Une réussite dans toute l'Espagne
En Galice, au nord du pays, l'ensemble des grandes entreprises étaient paralysées, les ports et les raffineries arrêtés. À l'usine PSA de Vigo, la production n'a pas démarré ce jour-là, 90 % des 3 000 ouvriers étant en grève. À Madrid, tous les secteurs étaient touchés. À Barcelone, c'est 80 % du personnel d'entreprises comme la Seat, Nissan ou Tatay qui ont arrêté le travail. À Valence, les ouvriers de Ford ont débrayé très largement et ont formé un grand cortège. À Séville, les transports, le secteur industriel, le bâtiment étaient très touchés. Dès le petit matin, des piquets de grève syndicaux contrôlaient l'accès aux zones industrielles, ce qui permettait aux travailleurs n'osant pas braver les menaces des patrons de ne pas rejoindre leurs machines ; ces patrons qui leur avaient dit : « Si tu es absent jeudi, ce n'est pas la peine de venir vendredi. » Dans les transports, l'activité s'est réduite au service minimum et l'ensemble des services publics ont marché au ralenti.
Dans toutes les villes du pays se sont déroulées des manifestations nombreuses. Les rues, les avenues ont été envahies par les grévistes, des retraités, des jeunes, des chômeurs mais aussi les travailleurs des petites entreprises dont la situation de précarité est telle qu'ils n'osaient pas faire grève mais entendaient ajouter leur voix à la protestation.
Le gouvernement Rajoy désavoué
Le Premier ministre Rajoy s'est donc vu désavoué, à peine cent jours après son accession à la tête du gouvernement. Ses porte-parole ont eu beau tenter de minimiser l'ampleur de cette journée, elle a au contraire contribué à donner le moral à de nombreux travailleurs, aux militants, à tous ceux qui veulent imposer un coup d'arrêt aux mesures du gouvernement et du patronat. Le relatif échec électoral du Parti populaire lors des élections du 25 mars pour le Parlement d'Andalousie avait été une première claque politique pour celui-ci. Le succès de la grève générale en est une seconde.

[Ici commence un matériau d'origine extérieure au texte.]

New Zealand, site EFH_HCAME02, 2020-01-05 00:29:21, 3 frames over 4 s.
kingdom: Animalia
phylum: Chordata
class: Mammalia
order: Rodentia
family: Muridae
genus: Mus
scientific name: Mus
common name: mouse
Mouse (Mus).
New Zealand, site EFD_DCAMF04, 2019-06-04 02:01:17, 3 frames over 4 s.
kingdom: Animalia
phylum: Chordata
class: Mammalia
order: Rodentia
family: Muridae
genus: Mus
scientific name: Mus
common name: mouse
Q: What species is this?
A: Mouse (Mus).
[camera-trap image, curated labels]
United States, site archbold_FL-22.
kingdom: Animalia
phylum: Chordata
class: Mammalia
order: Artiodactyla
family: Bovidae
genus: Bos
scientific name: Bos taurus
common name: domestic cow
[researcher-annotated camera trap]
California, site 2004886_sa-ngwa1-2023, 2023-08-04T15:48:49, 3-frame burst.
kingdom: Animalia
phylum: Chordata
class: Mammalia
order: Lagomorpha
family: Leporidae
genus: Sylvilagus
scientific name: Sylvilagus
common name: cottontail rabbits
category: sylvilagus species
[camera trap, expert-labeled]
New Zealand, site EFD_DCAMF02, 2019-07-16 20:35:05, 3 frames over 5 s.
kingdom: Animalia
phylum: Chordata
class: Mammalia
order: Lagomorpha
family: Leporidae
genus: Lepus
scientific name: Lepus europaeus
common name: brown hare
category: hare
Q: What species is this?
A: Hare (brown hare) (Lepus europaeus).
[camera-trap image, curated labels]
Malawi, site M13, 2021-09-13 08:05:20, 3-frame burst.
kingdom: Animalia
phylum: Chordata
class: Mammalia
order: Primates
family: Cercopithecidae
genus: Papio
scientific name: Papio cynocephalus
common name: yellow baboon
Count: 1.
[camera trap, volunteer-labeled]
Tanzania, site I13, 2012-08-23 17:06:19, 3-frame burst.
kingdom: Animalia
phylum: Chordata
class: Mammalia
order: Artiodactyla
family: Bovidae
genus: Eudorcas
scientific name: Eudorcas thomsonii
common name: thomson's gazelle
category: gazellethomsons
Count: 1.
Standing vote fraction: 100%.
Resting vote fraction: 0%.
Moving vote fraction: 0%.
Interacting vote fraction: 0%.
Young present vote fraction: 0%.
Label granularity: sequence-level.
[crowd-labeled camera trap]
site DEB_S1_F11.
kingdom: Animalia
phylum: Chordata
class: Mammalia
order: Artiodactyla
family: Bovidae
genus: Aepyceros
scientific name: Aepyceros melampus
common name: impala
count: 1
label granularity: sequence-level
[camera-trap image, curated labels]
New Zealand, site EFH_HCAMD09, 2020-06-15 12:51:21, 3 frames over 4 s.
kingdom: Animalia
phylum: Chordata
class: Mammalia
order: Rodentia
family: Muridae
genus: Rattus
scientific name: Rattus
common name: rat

Toutefois, le gouvernement prétend maintenir le cap et a annoncé que la réforme du droit du travail serait maintenue, sans négocier avec les syndicats, sauf sur des détails. Au lendemain de la grève, la droite au pouvoir a décidé de faire voter un budget qui réduit de 27,3 milliards d'euros les dépenses publiques et augmente les impôts, afin de faire passer le déficit public de 8 à 5,3 % du PIB. Ces mesures d'économies se sont déjà appliquées aux services de la santé et de l'éducation. Rajoy et son équipe veulent rogner tout ce qui est possible sur les remboursements de soins, et aussi augmenter le gaz de 7 % et l'électricité de 5 %. Une austérité à sens unique, bien sûr, car ils ont promis en même temps une amnistie fiscale, en contrepartie d'une taxe de 10 % pour ceux qui rapatrieraient leurs capitaux réfugiés dans des paradis fiscaux.
Vers d'autres étapes ?
Les deux principales centrales syndicales CCOO (Commissions ouvrières) et UGT, qui avaient lancé cette grève générale en demandant que la réforme sur le droit du travail fasse l'objet de négociations, ont donc reçu de la part du gouvernement une fin de non-recevoir. Elles proposent d'organiser une nouvelle journée de grève dans les semaines qui viennent. La CGT (syndicat de tendance anarchiste) ainsi que d'autres syndicats minoritaires appellent aussi à la poursuite du mouvement. Tout permet de penser que l'appel à une nouvelle action sera largement suivi. En effet la multiplication des licenciements, des fermetures d'usines, des expulsions de logement, l'explosion du nombre de chômeurs en fin de droits, l'insupportable misère à laquelle sont condamnées un nombre croissant de familles font que la colère s'accumule et tend à exploser.
Les dirigeants des centrales syndicales majoritaires, CCOO et UGT, n'offrent pas d'autre perspective que la négociation d'une réforme qui, de A à Z, est faite pour rendre les licenciements plus faciles et moins coûteux pour le patronat. Mais cette réforme n'est pas négociable, elle est à rejeter. En Espagne comme en France, les travailleurs n'ont pas d'autre choix que de créer par leurs luttes un rapport de forces qui contraigne le patronat, les capitalistes et les gouvernements à leur service, à procurer aux travailleurs un emploi et un salaire décents.
Par leur ampleur, la grève du 29 mars et les manifestations ont redonné le moral à de nombreux travailleurs. Il faut maintenant aller vers de nouvelles étapes de la riposte.